*Your instructions*: All entries below are to be set down again, identical to the source.

============================================================

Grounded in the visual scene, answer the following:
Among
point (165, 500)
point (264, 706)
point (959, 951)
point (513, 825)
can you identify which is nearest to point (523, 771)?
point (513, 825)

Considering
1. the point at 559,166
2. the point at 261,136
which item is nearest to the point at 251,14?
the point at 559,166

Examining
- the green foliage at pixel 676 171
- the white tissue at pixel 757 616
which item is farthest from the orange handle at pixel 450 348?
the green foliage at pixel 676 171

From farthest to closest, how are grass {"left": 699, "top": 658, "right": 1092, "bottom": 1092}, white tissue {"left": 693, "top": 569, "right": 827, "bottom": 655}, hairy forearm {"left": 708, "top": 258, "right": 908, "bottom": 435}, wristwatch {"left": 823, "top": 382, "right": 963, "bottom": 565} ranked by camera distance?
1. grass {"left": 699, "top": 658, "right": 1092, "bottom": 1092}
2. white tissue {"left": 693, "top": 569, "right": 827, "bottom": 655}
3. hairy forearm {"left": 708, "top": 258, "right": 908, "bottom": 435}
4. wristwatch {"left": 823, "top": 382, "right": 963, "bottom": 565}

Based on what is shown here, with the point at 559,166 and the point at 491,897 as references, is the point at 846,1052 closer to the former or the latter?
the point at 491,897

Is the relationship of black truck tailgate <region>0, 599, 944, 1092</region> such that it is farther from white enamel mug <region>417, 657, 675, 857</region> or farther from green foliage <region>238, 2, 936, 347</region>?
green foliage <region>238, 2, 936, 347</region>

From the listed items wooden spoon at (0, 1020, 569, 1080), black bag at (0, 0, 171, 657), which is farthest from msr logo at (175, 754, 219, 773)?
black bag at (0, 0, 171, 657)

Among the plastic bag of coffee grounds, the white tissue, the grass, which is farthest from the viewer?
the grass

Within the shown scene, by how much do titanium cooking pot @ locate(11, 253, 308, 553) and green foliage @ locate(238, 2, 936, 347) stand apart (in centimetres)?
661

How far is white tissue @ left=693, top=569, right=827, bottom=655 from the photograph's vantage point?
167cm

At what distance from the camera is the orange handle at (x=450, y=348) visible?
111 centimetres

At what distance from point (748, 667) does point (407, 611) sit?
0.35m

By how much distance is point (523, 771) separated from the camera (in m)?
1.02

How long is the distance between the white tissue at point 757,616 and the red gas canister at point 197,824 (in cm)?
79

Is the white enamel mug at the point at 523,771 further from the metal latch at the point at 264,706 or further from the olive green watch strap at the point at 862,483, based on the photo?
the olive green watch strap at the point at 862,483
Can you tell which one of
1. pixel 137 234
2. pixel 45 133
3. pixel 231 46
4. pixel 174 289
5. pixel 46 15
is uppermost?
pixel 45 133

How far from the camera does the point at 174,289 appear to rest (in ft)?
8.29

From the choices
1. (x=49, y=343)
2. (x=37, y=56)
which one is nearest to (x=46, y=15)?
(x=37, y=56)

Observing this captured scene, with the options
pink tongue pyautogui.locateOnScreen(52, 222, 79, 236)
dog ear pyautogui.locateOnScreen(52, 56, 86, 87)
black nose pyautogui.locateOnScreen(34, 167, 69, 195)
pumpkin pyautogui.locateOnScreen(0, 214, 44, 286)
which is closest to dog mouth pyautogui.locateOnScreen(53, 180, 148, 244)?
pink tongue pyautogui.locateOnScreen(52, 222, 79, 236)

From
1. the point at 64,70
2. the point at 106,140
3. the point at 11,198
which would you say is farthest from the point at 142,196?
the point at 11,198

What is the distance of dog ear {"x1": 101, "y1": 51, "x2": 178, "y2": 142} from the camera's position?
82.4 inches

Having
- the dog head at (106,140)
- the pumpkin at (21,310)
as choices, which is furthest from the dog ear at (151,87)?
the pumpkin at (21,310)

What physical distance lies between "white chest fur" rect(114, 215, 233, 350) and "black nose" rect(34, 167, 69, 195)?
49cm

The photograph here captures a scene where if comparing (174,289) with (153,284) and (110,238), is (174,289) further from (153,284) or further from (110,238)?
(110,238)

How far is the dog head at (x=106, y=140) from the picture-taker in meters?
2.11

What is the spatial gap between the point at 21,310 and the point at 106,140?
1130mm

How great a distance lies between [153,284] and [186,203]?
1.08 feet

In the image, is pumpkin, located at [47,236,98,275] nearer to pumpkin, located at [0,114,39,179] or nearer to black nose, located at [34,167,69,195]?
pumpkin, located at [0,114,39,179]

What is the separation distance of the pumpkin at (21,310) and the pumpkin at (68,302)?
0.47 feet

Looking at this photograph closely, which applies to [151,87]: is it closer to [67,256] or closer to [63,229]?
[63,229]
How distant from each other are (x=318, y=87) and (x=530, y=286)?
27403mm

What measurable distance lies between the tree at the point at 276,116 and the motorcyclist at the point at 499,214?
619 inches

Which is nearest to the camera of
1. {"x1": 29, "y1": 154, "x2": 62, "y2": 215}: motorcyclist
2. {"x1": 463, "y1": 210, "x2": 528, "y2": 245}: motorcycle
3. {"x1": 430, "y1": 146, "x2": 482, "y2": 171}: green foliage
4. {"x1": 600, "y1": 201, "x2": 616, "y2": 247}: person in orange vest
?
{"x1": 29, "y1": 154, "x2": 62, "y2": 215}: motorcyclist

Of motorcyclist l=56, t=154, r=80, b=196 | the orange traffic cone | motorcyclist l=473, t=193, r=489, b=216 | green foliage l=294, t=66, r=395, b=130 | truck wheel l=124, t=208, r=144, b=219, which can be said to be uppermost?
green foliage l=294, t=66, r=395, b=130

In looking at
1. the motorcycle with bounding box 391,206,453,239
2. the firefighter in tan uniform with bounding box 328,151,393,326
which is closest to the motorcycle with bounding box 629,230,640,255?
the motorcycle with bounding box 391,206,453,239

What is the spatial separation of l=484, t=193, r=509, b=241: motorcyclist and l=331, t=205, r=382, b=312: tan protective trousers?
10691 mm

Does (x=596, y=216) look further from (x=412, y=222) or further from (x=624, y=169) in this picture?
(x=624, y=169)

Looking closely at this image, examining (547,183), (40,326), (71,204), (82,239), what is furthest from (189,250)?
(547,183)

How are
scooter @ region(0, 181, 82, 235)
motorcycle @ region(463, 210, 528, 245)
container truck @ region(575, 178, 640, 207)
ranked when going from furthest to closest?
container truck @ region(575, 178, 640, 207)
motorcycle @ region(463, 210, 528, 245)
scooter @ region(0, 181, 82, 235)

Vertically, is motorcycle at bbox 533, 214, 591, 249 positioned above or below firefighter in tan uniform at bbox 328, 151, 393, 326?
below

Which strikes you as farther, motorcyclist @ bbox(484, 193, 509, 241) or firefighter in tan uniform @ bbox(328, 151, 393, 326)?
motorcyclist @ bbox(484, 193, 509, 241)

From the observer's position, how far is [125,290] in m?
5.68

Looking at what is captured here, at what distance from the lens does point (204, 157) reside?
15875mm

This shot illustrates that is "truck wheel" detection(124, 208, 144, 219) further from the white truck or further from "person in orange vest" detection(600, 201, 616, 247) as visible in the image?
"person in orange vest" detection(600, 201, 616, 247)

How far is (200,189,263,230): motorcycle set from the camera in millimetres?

============================================================

*Output for this task*:
Grounded in the visual scene, answer the following:
Among
point (165, 500)
point (264, 706)
point (959, 951)
point (513, 825)
can you identify which is nearest to point (523, 771)?
point (513, 825)

Considering
1. the point at 559,166
2. the point at 261,136
which item is nearest to the point at 251,14?
the point at 559,166

Examining
- the green foliage at pixel 676 171
- the white tissue at pixel 757 616
which item is farthest from the orange handle at pixel 450 348?
the green foliage at pixel 676 171

From farthest to closest, how are grass {"left": 699, "top": 658, "right": 1092, "bottom": 1092}, white tissue {"left": 693, "top": 569, "right": 827, "bottom": 655}, hairy forearm {"left": 708, "top": 258, "right": 908, "bottom": 435}, wristwatch {"left": 823, "top": 382, "right": 963, "bottom": 565} ranked by camera distance?
1. grass {"left": 699, "top": 658, "right": 1092, "bottom": 1092}
2. white tissue {"left": 693, "top": 569, "right": 827, "bottom": 655}
3. hairy forearm {"left": 708, "top": 258, "right": 908, "bottom": 435}
4. wristwatch {"left": 823, "top": 382, "right": 963, "bottom": 565}

Based on what is shown here, with the point at 559,166 and the point at 491,897 as references, is the point at 846,1052 closer to the former or the latter?
the point at 491,897

Is the relationship of black truck tailgate <region>0, 599, 944, 1092</region> such that it is farther from white enamel mug <region>417, 657, 675, 857</region> or farther from green foliage <region>238, 2, 936, 347</region>?
green foliage <region>238, 2, 936, 347</region>

From the listed items wooden spoon at (0, 1020, 569, 1080), black bag at (0, 0, 171, 657), which is farthest from msr logo at (175, 754, 219, 773)?
black bag at (0, 0, 171, 657)

Among the plastic bag of coffee grounds, the white tissue, the grass, which is farthest from the viewer?
the grass

Within the shown scene, by how much do titanium cooking pot @ locate(11, 253, 308, 553) and green foliage @ locate(238, 2, 936, 347) stand apart (in centimetres)?
661

How far is white tissue @ left=693, top=569, right=827, bottom=655 from the photograph's vantage point?
167cm

At what distance from the camera is the orange handle at (x=450, y=348) visible?
111 centimetres

At what distance from point (748, 667) does point (407, 611) sit?
0.35m

By how much distance is point (523, 771) separated from the camera (in m)?
1.02

How long is the distance between the white tissue at point 757,616 and the red gas canister at point 197,824 (in cm)?
79

Is the white enamel mug at the point at 523,771 further from the metal latch at the point at 264,706 or further from the olive green watch strap at the point at 862,483, based on the photo?
the olive green watch strap at the point at 862,483
Can you tell which one of
1. pixel 137 234
2. pixel 45 133
3. pixel 231 46
4. pixel 174 289
5. pixel 46 15
is uppermost?
pixel 45 133

How far from the camera does the point at 174,289 appear to rest (in ft)?
8.29

From the choices
1. (x=49, y=343)
2. (x=37, y=56)
which one is nearest to (x=46, y=15)?
(x=37, y=56)

Observing this captured scene, with the options
pink tongue pyautogui.locateOnScreen(52, 222, 79, 236)
dog ear pyautogui.locateOnScreen(52, 56, 86, 87)
black nose pyautogui.locateOnScreen(34, 167, 69, 195)
pumpkin pyautogui.locateOnScreen(0, 214, 44, 286)
which is closest to dog mouth pyautogui.locateOnScreen(53, 180, 148, 244)?
pink tongue pyautogui.locateOnScreen(52, 222, 79, 236)

From
1. the point at 64,70
2. the point at 106,140
3. the point at 11,198
which would you say is farthest from the point at 142,196?
the point at 11,198

What is the distance of dog ear {"x1": 101, "y1": 51, "x2": 178, "y2": 142} from the camera's position?
82.4 inches

Having
- the dog head at (106,140)
- the pumpkin at (21,310)
as choices, which is furthest from the dog ear at (151,87)?
the pumpkin at (21,310)

What physical distance lies between "white chest fur" rect(114, 215, 233, 350) and "black nose" rect(34, 167, 69, 195)?
49cm

The photograph here captures a scene where if comparing (174,289) with (153,284) and (110,238), is (174,289) further from (153,284) or further from (110,238)?
(110,238)

How far is the dog head at (x=106, y=140) from the picture-taker in meters?
2.11

What is the spatial gap between the point at 21,310 and the point at 106,140?
1130mm

How great a distance lies between [153,284] and [186,203]?
1.08 feet

In the image, is pumpkin, located at [47,236,98,275] nearer to pumpkin, located at [0,114,39,179] or nearer to black nose, located at [34,167,69,195]?
pumpkin, located at [0,114,39,179]

What is the separation distance of the pumpkin at (21,310) and the pumpkin at (68,302)?
0.47 feet

Looking at this photograph closely, which applies to [151,87]: is it closer to [67,256] or closer to [63,229]?
[63,229]
How distant from each other are (x=318, y=87) and (x=530, y=286)?
27403mm

What measurable distance lies between the tree at the point at 276,116 and the motorcyclist at the point at 499,214?
619 inches

Which is nearest to the camera of
1. {"x1": 29, "y1": 154, "x2": 62, "y2": 215}: motorcyclist
2. {"x1": 463, "y1": 210, "x2": 528, "y2": 245}: motorcycle
3. {"x1": 430, "y1": 146, "x2": 482, "y2": 171}: green foliage
4. {"x1": 600, "y1": 201, "x2": 616, "y2": 247}: person in orange vest
?
{"x1": 29, "y1": 154, "x2": 62, "y2": 215}: motorcyclist

Of motorcyclist l=56, t=154, r=80, b=196 | the orange traffic cone | motorcyclist l=473, t=193, r=489, b=216 | green foliage l=294, t=66, r=395, b=130 | truck wheel l=124, t=208, r=144, b=219, which can be said to be uppermost?
green foliage l=294, t=66, r=395, b=130

In looking at
1. the motorcycle with bounding box 391,206,453,239
2. the firefighter in tan uniform with bounding box 328,151,393,326
which is closest to the motorcycle with bounding box 629,230,640,255?
the motorcycle with bounding box 391,206,453,239

What is the spatial separation of l=484, t=193, r=509, b=241: motorcyclist and l=331, t=205, r=382, b=312: tan protective trousers?
10691 mm

Does (x=596, y=216) look further from (x=412, y=222) or further from (x=624, y=169) in this picture?
(x=624, y=169)

Looking closely at this image, examining (547,183), (40,326), (71,204), (82,239), what is furthest from (189,250)?
(547,183)

How are
scooter @ region(0, 181, 82, 235)
motorcycle @ region(463, 210, 528, 245)
container truck @ region(575, 178, 640, 207)
ranked when going from furthest to closest?
container truck @ region(575, 178, 640, 207)
motorcycle @ region(463, 210, 528, 245)
scooter @ region(0, 181, 82, 235)

Vertically, is motorcycle at bbox 533, 214, 591, 249 positioned above or below firefighter in tan uniform at bbox 328, 151, 393, 326?
below

Which strikes you as farther, motorcyclist @ bbox(484, 193, 509, 241) or firefighter in tan uniform @ bbox(328, 151, 393, 326)?
motorcyclist @ bbox(484, 193, 509, 241)

From the observer's position, how far is [125,290] in m?
5.68

Looking at what is captured here, at what distance from the lens does point (204, 157) reside?
15875mm

This shot illustrates that is "truck wheel" detection(124, 208, 144, 219) further from the white truck or further from "person in orange vest" detection(600, 201, 616, 247) as visible in the image?
"person in orange vest" detection(600, 201, 616, 247)

How far is (200,189,263,230): motorcycle set from the camera in millimetres?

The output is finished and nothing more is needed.